**DESCRIPTION OF THE TASK:** Reproduce the following data line for line, with no changes.

**RECORD EXTRACTS:**
┌──

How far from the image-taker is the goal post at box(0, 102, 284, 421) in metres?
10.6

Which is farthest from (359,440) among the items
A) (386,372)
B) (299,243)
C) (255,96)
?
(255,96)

└──

**FINISHED ANSWER:**
How far from the image-taker is the goal post at box(0, 102, 284, 421) in metres?
10.6

Which is farthest from (359,440) among the items
A) (386,372)
B) (299,243)
C) (255,96)
?
(255,96)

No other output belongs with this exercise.